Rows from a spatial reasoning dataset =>
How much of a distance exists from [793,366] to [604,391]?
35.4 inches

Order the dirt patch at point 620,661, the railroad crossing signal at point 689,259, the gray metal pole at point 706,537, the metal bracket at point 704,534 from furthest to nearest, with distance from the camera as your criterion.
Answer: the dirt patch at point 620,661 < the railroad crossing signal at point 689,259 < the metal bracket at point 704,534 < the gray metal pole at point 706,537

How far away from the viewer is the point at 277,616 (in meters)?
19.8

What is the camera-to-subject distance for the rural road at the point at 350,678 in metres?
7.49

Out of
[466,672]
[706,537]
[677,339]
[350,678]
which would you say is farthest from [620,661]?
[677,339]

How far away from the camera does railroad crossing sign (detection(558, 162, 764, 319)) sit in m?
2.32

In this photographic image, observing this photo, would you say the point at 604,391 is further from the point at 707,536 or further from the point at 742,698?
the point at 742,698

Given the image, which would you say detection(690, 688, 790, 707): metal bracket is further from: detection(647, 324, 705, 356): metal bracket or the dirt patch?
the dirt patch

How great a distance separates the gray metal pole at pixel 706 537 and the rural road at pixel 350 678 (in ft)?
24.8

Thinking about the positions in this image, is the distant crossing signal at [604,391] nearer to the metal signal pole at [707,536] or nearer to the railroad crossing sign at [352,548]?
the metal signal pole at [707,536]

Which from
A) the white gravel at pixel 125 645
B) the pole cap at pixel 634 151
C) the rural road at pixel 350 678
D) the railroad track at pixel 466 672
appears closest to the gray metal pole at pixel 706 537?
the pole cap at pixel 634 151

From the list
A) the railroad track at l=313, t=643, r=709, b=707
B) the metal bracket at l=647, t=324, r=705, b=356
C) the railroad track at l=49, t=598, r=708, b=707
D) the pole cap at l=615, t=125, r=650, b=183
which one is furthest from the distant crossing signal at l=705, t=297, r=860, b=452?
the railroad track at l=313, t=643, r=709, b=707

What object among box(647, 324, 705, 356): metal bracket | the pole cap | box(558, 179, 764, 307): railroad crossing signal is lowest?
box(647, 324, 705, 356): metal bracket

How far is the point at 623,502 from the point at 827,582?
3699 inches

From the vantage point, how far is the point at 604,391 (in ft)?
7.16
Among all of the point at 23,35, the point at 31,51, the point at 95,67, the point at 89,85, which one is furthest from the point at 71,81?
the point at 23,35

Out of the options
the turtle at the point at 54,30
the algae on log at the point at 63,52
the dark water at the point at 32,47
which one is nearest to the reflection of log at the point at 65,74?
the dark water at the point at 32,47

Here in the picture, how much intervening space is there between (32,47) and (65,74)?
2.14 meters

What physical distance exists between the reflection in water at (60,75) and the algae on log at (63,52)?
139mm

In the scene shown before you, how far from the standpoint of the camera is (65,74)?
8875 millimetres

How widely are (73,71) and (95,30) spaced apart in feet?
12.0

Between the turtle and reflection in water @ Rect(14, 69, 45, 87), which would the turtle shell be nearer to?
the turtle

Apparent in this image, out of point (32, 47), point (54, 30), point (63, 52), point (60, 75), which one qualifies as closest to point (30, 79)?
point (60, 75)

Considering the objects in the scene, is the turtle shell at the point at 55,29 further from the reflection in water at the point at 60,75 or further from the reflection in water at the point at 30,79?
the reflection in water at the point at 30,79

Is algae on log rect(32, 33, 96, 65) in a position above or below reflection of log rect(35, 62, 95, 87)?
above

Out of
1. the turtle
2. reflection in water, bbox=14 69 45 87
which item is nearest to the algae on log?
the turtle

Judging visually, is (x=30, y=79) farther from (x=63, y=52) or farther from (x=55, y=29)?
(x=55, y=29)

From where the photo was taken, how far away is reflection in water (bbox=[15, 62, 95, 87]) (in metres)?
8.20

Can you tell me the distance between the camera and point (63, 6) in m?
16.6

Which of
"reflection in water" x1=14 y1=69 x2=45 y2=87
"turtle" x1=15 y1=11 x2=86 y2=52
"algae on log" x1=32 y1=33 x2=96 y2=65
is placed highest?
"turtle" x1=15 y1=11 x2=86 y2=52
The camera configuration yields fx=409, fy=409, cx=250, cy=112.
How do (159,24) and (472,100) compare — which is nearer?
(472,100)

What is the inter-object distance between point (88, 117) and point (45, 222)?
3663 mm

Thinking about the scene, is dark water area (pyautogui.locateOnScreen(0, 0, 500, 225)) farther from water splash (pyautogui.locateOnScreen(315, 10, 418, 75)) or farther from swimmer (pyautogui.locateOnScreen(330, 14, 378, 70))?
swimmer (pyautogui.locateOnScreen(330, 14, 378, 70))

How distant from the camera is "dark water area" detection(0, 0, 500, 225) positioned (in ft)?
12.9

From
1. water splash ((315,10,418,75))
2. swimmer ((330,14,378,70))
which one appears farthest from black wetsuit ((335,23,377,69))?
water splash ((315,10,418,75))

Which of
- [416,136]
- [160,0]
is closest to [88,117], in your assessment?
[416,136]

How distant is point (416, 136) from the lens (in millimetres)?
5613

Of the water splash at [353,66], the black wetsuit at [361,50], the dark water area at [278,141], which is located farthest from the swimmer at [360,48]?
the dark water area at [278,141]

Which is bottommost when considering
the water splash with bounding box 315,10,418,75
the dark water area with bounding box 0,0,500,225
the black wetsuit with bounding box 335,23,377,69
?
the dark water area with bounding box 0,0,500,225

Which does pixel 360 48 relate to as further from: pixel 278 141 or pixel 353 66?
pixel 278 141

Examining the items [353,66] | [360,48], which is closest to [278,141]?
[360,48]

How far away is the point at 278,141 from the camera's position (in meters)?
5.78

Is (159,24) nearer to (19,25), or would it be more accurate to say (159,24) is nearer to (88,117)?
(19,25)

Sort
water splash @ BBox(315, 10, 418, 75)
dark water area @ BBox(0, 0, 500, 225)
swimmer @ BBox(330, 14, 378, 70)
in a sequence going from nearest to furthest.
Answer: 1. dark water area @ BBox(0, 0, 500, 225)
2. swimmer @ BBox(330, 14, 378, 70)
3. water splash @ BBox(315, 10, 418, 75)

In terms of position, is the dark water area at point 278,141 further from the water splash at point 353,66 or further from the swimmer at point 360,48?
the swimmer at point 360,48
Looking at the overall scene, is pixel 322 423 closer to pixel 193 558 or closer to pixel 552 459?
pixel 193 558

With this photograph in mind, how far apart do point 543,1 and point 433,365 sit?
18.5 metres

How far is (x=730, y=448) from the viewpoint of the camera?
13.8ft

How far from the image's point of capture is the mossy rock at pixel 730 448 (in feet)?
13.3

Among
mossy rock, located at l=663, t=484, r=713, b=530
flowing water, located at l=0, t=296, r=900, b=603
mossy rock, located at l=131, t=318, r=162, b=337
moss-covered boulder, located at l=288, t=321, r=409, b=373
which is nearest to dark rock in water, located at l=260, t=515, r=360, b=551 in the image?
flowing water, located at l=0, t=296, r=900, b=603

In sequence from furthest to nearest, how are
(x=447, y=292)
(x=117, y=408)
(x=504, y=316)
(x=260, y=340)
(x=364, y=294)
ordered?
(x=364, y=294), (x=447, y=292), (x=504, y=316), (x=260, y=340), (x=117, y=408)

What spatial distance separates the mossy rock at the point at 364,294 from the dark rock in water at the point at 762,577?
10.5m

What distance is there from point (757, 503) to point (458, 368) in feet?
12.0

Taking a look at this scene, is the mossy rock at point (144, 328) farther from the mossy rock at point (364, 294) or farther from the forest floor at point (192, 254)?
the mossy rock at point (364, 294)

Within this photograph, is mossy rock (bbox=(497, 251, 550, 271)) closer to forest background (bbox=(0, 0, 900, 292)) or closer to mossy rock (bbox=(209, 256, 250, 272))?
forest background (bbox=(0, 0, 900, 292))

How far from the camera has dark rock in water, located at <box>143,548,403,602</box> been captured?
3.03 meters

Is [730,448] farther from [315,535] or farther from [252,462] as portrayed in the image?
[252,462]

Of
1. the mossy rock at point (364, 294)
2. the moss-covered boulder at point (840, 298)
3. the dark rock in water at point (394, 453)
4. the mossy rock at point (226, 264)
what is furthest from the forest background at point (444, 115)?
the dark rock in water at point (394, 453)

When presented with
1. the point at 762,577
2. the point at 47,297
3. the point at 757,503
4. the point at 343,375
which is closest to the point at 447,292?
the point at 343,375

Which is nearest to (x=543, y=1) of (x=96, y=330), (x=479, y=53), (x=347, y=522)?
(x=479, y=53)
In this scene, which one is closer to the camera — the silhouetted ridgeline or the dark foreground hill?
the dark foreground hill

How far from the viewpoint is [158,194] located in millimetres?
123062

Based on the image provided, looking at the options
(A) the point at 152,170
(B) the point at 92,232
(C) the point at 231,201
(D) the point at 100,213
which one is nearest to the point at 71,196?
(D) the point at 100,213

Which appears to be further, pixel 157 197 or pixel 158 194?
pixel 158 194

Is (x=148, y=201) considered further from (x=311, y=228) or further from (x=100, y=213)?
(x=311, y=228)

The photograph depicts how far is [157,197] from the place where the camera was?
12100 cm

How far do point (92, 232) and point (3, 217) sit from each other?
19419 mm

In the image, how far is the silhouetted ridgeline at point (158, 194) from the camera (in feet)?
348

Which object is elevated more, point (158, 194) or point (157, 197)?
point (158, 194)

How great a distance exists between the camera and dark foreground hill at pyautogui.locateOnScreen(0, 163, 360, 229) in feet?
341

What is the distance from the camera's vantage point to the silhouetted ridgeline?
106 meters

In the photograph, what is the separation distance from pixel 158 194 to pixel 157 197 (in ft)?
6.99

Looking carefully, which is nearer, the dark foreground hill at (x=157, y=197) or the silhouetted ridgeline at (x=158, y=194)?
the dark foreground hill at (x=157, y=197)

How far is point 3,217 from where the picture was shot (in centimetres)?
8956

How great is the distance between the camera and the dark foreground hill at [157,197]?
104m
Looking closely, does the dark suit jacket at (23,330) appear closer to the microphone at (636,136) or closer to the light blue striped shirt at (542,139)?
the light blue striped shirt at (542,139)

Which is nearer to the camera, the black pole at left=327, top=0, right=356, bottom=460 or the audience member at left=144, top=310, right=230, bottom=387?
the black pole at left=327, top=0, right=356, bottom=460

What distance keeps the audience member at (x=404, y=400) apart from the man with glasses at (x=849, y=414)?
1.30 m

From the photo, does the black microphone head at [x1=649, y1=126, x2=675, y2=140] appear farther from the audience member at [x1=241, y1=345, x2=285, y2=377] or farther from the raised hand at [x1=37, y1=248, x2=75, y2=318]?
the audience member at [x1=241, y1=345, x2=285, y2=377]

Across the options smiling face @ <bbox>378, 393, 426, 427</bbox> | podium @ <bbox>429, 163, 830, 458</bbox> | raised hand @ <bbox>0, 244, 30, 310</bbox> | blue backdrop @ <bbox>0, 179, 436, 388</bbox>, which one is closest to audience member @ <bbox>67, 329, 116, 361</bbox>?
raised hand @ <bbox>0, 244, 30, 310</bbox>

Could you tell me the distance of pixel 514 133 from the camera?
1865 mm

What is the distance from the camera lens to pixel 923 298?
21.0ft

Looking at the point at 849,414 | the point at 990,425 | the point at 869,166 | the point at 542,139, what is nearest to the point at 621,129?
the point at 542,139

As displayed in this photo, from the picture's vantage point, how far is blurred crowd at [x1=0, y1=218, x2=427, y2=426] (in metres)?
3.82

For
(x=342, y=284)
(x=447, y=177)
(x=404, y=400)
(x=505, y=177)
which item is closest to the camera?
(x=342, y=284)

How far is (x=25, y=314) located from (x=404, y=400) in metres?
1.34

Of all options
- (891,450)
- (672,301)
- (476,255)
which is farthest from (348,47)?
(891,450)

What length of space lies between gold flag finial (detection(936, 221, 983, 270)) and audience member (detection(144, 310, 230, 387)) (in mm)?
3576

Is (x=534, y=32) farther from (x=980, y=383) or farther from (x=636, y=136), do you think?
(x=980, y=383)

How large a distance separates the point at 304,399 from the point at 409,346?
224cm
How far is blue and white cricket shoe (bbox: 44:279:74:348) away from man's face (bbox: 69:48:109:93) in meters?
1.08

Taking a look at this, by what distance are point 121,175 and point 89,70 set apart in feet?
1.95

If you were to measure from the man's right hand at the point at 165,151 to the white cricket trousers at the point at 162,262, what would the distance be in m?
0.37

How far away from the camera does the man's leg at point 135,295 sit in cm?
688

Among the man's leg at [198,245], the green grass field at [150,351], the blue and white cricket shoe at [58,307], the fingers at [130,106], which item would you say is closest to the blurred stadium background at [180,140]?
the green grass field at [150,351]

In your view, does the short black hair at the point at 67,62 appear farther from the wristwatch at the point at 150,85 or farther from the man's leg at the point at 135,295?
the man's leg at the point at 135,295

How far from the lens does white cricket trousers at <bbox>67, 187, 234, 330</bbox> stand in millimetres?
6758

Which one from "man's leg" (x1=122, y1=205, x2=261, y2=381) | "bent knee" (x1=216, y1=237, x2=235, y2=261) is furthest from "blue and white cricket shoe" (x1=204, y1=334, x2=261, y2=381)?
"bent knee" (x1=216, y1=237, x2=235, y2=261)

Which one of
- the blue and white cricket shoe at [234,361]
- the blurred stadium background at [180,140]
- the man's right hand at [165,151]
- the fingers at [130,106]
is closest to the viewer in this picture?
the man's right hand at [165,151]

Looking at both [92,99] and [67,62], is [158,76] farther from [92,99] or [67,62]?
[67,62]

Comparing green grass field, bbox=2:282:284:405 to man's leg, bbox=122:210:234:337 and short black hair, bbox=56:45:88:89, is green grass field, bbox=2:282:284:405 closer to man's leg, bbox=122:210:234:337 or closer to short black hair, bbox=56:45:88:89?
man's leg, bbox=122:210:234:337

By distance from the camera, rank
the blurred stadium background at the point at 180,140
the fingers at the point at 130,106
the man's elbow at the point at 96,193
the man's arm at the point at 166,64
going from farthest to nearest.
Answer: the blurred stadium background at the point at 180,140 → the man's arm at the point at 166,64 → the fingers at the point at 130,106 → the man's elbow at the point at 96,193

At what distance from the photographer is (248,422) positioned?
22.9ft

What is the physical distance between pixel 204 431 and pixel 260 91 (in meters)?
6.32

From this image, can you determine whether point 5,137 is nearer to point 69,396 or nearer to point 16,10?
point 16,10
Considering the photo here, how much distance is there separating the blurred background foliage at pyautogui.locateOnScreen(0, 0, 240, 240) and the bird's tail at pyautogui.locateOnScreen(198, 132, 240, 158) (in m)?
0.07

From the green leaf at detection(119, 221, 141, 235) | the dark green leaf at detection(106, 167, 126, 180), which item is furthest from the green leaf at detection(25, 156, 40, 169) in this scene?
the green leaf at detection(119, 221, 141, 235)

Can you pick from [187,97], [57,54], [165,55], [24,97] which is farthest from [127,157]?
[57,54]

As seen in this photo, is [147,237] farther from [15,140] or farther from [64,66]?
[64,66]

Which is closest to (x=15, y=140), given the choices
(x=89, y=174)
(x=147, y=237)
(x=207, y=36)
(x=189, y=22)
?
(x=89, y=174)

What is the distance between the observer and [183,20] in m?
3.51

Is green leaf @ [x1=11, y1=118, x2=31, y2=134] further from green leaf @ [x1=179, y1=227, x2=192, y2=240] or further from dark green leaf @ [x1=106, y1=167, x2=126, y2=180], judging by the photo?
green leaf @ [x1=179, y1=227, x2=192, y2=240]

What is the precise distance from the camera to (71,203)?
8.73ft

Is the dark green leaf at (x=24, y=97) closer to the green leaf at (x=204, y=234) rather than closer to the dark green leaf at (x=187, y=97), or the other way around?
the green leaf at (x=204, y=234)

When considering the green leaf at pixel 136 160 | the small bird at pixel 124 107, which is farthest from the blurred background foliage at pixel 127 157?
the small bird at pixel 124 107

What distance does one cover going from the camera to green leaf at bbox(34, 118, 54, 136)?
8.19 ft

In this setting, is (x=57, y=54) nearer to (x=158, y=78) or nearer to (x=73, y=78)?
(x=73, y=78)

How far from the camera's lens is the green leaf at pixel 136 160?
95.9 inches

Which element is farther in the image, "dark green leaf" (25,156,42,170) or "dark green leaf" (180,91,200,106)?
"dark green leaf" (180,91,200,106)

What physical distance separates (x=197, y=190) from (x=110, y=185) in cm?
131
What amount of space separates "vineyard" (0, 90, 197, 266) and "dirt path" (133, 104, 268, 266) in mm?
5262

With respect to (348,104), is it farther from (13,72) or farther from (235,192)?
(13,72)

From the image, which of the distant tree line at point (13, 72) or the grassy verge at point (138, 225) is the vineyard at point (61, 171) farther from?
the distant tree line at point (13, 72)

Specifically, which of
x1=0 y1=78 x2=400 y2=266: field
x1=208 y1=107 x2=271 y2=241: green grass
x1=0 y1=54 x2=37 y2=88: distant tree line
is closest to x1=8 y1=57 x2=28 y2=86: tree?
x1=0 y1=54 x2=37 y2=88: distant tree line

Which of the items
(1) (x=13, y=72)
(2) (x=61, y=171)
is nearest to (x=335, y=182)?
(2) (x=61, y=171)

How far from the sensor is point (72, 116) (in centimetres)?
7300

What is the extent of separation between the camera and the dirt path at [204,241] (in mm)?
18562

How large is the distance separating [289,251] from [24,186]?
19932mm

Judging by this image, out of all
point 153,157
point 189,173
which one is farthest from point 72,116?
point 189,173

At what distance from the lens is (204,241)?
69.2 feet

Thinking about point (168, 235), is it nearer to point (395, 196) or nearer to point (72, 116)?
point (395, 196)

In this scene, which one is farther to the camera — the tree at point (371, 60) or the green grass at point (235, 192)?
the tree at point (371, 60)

Your task => Copy out exactly the lines from the line with "When considering the" to the end of the listing, including both of those lines, and give nothing else.

Answer to this problem =>
When considering the green leaf at pixel 136 160 | the small bird at pixel 124 107, which is farthest from the blurred background foliage at pixel 127 157?
the small bird at pixel 124 107

What distance does one cover going from the camera to green leaf at bbox(34, 118, 54, 136)?
8.19 ft

In this setting, is (x=57, y=54) nearer to (x=158, y=78) or nearer to (x=73, y=78)?
(x=73, y=78)

How far from the camera's lens is the green leaf at pixel 136 160?
95.9 inches

Which element is farther in the image, "dark green leaf" (25,156,42,170) or "dark green leaf" (180,91,200,106)?
"dark green leaf" (180,91,200,106)

What physical distance separates (x=197, y=190) from (x=110, y=185) in cm?
131
What amount of space separates "vineyard" (0, 90, 197, 266) and "dirt path" (133, 104, 268, 266) in mm?
5262

With respect to (348,104), is it farther from (13,72) or farther from (235,192)?
(13,72)

From the image, which of the distant tree line at point (13, 72) or the grassy verge at point (138, 225) is the vineyard at point (61, 171) farther from?
the distant tree line at point (13, 72)

Specifically, which of
x1=0 y1=78 x2=400 y2=266: field
x1=208 y1=107 x2=271 y2=241: green grass
x1=0 y1=54 x2=37 y2=88: distant tree line
is closest to x1=8 y1=57 x2=28 y2=86: tree?
x1=0 y1=54 x2=37 y2=88: distant tree line

Which of the items
(1) (x=13, y=72)
(2) (x=61, y=171)
is nearest to (x=335, y=182)?
(2) (x=61, y=171)

How far from the sensor is point (72, 116) (in centimetres)?
7300

What is the extent of separation between the camera and the dirt path at [204,241] (in mm)?
18562

How large is the distance separating [289,251] from [24,186]?
19932mm

Judging by this image, out of all
point 153,157
point 189,173
which one is farthest from point 72,116?
point 189,173

At what distance from the lens is (204,241)?
69.2 feet

Thinking about point (168, 235), is it nearer to point (395, 196) or nearer to point (72, 116)?
point (395, 196)

In this scene, which one is farther to the camera — the tree at point (371, 60) or the green grass at point (235, 192)?
the tree at point (371, 60)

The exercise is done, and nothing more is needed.